EXERCISE DETAILS: Turn each line of the material below into an item in a numbered list, leaving out any blank lines.

# START OF TASK MATERIAL

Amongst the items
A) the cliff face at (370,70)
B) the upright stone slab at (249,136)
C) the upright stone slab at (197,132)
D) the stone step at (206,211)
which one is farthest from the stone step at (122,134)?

# END OF TASK MATERIAL

REPLY TO THE EXERCISE:
1. Amongst the items
2. A) the cliff face at (370,70)
3. B) the upright stone slab at (249,136)
4. C) the upright stone slab at (197,132)
5. D) the stone step at (206,211)
6. which one is farthest from the stone step at (122,134)?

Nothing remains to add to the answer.